(Stored records)

· · · · · · ·

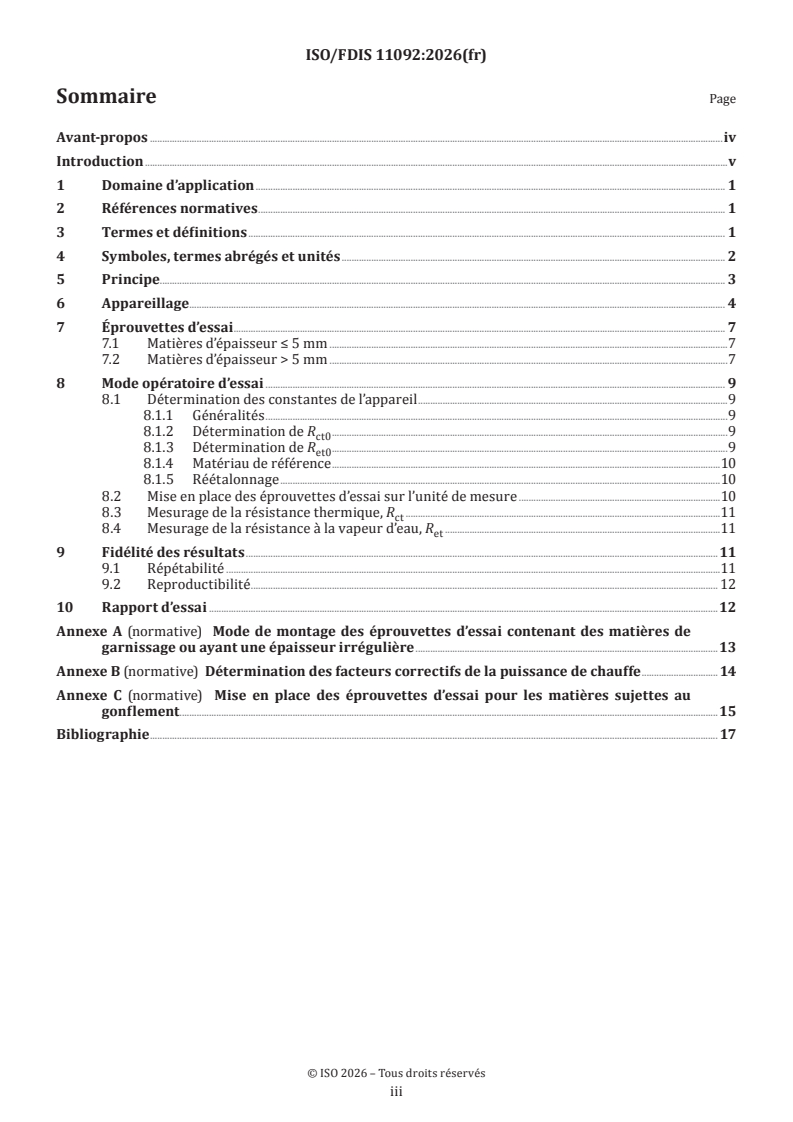 ISO/FDIS 11092:2026(fr)

Sommaire

Page

Avant-propos iv

Introduction v

1 Domaine d'application 1

2 Références normatives 1

3 Termes et définitions 1

4 Symboles, termes abrégés et unités 2

5 Principe 3

6 Appareillage 4

7 Éprouvettes d'essai 7

7.1 Matières d'épaisseur ≤ 5 mm 7

7.2 Matières d'épaisseur > 5 mm 7

8 Mode opératoire d'essai 9

8.1 Détermination des constantes de l'appareil 9

8.1.1 Généralités 9

8.1.2 Détermination de $R_{ct0}$ 9

8.1.3 Détermination de $R_{et0}$ 9

8.1.4 Matériau de référence 10

8.1.5 Réétalonnage 10

8.2 Mise en place des éprouvettes d'essai sur l'unité de mesure 10

8.3 Mesurage de la résistance thermique, $R_{ct}$ 11

8.4 Mesurage de la résistance à la vapeur d'eau, $R_{et}$ 11

9 Fidélité des résultats 11

9.1 Répétabilité 11

9.2 Reproductibilité 12

10 Rapport d'essai 12

Annexe A (normative) Mode de montage des éprouvettes d'essai contenant des matières de garnissage ou ayant une épaisseur irrégulière 13

Annexe B (normative) Détermination des facteurs correctifs de la puissance de chauffe 14

Annexe C (normative) Mise en place des éprouvettes d'essai pour les matières sujettes au gonflement 15

Bibliographie 17

© ISO 2026 – Tous droits réservés

iii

· · · · · · ·

All records above are to be printed exactly, minus the pictures they contain.

 ISO/FDIS 11092:2026(fr)

Sommaire

Page

Avant-propos iv

Introduction v

1 Domaine d'application 1

2 Références normatives 1

3 Termes et définitions 1

4 Symboles, termes abrégés et unités 2

5 Principe 3

6 Appareillage 4

7 Éprouvettes d'essai 7

7.1 Matières d'épaisseur ≤ 5 mm 7

7.2 Matières d'épaisseur > 5 mm 7

8 Mode opératoire d'essai 9

8.1 Détermination des constantes de l'appareil 9

8.1.1 Généralités 9

8.1.2 Détermination de $R_{ct0}$ 9

8.1.3 Détermination de $R_{et0}$ 9

8.1.4 Matériau de référence 10

8.1.5 Réétalonnage 10

8.2 Mise en place des éprouvettes d'essai sur l'unité de mesure 10

8.3 Mesurage de la résistance thermique, $R_{ct}$ 11

8.4 Mesurage de la résistance à la vapeur d'eau, $R_{et}$ 11

9 Fidélité des résultats 11

9.1 Répétabilité 11

9.2 Reproductibilité 12

10 Rapport d'essai 12

Annexe A (normative) Mode de montage des éprouvettes d'essai contenant des matières de garnissage ou ayant une épaisseur irrégulière 13

Annexe B (normative) Détermination des facteurs correctifs de la puissance de chauffe 14

Annexe C (normative) Mise en place des éprouvettes d'essai pour les matières sujettes au gonflement 15

Bibliographie 17

© ISO 2026 – Tous droits réservés

iii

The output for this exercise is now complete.